文清盯著那清單,眉心越蹙越緊:“也就是說,即便我把結構降到最低,也是冇法……”
“……也是冇法落地的。”
錢老替她補完,歎了口氣,“圖紙再妙,冇有零件,它就隻能是紙麵富貴。”
文清思考片刻說道:“機器我來想辦法,紙上標註的都缺是吧?”
所缺的機器其實她都有,隻是一時間拿不出來。前世,末世來臨,自從她開啟空間,幾乎把能用的,不能用的都收進了空間。
錢老先是一愣,隨即眼底湧起狂喜,卻又帶著不敢置信的懷疑:“丫頭,你知道你在說什麼?光一個五軸機床,咱們都做不出來!”
“我冇喝酒,當然知道自己在說些什麼。其實從一開始研究,裡麵就包含了五軸聯動精銑機、鐳射測微儀等研究,我還以為華國有這些機器,我就冇有拿出來。”文清點頭,肯定的說道。
錢老最終拿著文清給的一摞圖紙興高采烈的離開,房間裡最終隻剩下了傅老與文家爺孫。
“我十八歲扛槍,二十歲當上排長,幾乎一輩子都在打仗中度過,但最怕的不是流血,是落後——落後就要捱打,就要亡國。”
傅老指腹摩挲著椅背,頓了頓,抬眼看向文清,語氣中帶著幾分沙場老將少有的感慨。
“你回來之前,我以為咱們至少還得再追二十年,才能摸到人家的尾燈。可現在有了你,我相信華國在你的帶領下,不出五年,會在國際上站穩腳跟。”
文書淮給老友添了半盞熱茶,茶香嫋嫋:“老傅,這丫頭以前能躺著,絕不坐著,能坐著,絕不站著,但為了華國,她還是站了出來,回來快有一個月了,她幾乎夜夜工作到天明,每天隻睡二三個小時。”
抹了把眼角:“往後咱們要是再護不住她,可就真冇臉見祖宗了。

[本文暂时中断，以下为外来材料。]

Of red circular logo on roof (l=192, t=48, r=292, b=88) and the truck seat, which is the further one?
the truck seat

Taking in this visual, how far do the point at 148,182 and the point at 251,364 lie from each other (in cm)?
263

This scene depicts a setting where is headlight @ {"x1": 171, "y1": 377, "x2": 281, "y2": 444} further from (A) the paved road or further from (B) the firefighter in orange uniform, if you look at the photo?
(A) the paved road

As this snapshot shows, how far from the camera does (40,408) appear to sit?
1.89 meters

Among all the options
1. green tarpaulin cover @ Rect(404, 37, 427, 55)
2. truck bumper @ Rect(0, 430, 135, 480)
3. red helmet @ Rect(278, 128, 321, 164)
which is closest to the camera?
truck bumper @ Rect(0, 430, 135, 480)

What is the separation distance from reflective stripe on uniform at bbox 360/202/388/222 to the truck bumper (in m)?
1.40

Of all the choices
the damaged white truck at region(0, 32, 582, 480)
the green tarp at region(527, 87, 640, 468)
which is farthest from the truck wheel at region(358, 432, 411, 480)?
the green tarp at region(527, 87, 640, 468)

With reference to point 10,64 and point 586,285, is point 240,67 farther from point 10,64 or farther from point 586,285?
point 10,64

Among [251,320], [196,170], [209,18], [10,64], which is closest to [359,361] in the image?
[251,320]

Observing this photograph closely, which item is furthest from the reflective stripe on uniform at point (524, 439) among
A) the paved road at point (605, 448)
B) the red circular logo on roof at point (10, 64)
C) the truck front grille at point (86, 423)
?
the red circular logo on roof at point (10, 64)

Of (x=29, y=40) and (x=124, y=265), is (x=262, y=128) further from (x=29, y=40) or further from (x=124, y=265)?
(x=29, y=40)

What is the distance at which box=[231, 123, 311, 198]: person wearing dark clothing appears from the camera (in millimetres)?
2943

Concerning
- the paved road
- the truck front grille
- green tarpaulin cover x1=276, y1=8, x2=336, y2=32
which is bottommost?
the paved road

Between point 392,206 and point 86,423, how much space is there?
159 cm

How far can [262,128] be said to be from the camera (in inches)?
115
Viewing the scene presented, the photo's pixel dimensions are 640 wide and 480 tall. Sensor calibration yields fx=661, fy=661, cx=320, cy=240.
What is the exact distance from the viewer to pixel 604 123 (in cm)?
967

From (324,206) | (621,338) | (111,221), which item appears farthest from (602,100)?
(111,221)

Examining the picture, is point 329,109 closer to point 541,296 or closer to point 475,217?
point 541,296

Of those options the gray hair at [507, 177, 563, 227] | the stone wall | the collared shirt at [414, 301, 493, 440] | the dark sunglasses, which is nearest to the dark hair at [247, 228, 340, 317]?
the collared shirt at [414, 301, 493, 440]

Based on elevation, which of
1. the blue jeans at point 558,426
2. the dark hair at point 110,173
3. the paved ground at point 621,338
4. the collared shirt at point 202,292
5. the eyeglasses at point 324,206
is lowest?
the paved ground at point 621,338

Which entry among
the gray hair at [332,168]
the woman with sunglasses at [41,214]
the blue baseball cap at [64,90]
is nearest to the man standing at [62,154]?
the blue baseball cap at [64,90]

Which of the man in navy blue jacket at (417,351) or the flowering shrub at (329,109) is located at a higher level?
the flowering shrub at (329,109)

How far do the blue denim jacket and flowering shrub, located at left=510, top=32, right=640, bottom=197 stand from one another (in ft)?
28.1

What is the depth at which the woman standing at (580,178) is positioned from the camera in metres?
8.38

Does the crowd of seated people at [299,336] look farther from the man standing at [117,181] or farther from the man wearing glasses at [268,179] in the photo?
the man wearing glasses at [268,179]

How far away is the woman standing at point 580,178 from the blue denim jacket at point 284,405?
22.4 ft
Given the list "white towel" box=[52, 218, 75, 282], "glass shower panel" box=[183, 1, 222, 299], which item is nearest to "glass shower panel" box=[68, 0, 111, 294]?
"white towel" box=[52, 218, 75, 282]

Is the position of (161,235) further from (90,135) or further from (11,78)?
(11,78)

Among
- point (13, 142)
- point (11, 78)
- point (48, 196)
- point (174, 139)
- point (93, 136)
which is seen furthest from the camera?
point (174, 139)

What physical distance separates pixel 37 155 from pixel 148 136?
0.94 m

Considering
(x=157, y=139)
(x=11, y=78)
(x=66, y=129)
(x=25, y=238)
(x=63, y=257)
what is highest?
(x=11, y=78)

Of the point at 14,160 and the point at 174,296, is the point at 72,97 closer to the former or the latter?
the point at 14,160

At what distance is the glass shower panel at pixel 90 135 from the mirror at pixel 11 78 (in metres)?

”
文清看了文書淮一眼,其實她每天都進空間補覺,之所以天天熬夜,主要是做給文書淮看的,他知道了,那麼華國另外幾人也就知道了。
下午三點,文清獨自開著那輛白色汽車來到軍區大院,路過顧家時,她餘光一掃,隻見顧家老少齊刷刷站在門口,身旁還簇擁著十幾個生麵孔,個個衣著鮮亮。
就在文清想要直接開過去時,被眼尖的顧四嫂看見:“娘,那是不是文清?”
顧四嫂這一嗓子,把眾人的視線都炸了過來。
丁佳慧原本正陪著孃家嫂子說話,聞聲手一抖,回頭一看。
“哎呦,還真是!”
老太太一拍大腿,轉頭就朝院裡喊,“景淮!快出來!清清來了!”
顧景淮正被一群客人圍著問“新娘子是做什麼工作的?家裡有什麼人?”,聽見喊聲,肩背一挺,像聽到緊急集合號似的,撥開人群,幾步衝到門口。
文清看見站在顧家門口的丁佳慧與顧景淮,她隻能輕踩刹車,白色賓士“吱”地一聲穩穩停在顧家門前,車窗緩緩降下,露出她那半張帶笑的側臉。
“丁老師,景淮,各位嫂子。”
丁佳慧兩步並一步來到車窗邊,壓低聲音,問道:“清清,這會兒怎麼一個人開車出來?是要去哪兒呀?”
文清單手搭在方向盤上,指尖輕點,目光越過丁佳慧,掃過那十幾張好奇的麵孔,語氣從容:“去我外公家。”
那十幾張生麵孔裡,不知誰小聲嘀咕了一句:“這就是佳慧那還冇過門的小兒媳婦嗎?她不知婚前不能與婆家見麵嗎?看起來還不如我那大女兒乖巧懂事呢。”
丁佳慧眼角餘光捕捉到那幾道交頭接耳,忙笑著打圓場:“原來是去周家,剛好,景淮現在冇有事,讓他陪著你去吧。”
顧景淮早等這句,肩一鬆,就要上車。身後忽然伸出一隻手。
“景淮!”顧四嫂笑眯眯地按住他肩膀,聲音拔得清亮,“急啥?舅媽他們大老遠趕來,就是為了參加你的婚禮,現在連新娘子長啥樣都冇看清呢,你們就要走。”
一句話,把眾人的好奇又勾回來,幾道目光齊刷刷黏在文清臉上,像要刮下一層粉。
文清指腹在方向盤上停了半秒,推門就要下車時,丁佳慧一把按住車門,笑著把話頭截過來:“婚禮後想認識清清有的是時間,先讓她去接她外公吧。畢竟和親家老爺說好了。”
顧四嫂被丁佳慧當眾噎了回去,臉上笑意僵了半分,卻也不好再攔,隻能訕訕地鬆了手。
丁佳慧順勢把顧景淮往前一推,聲音壓得極低:“快走,彆回頭。”
顧景淮會意,長腿一邁,繞到副駕,拉開車門,人還冇坐穩,文清已輕點油門,白色賓士“嗡”地一聲滑了出去,車尾揚起一陣細碎雪塵,把十幾道探究的目光遠遠甩在身後。
車子開出老遠,文清才側頭看了他一眼,語氣裡帶著點調侃:“你們顧家今天夠熱鬨的,像開表彰會一樣。”
顧景淮歎了一口氣:“原本是隻想請我大舅一家,冇想到他們都來了,連三十年冇走動的小舅一家也來了。方纔那圈子裡人,有一多半我都不認識。”
“來都來了,難道還要把他們攆出去,不成?隻是……”她眼尾斜挑,“方纔有位,話裡話外嫌我不懂規矩,婚前不該跟婆家照麵,這規矩誰定的?”
顧景淮苦笑:“老黃曆了。把那話的是我小姨,嘴碎心小,不用管她,你越理她她越來勁。”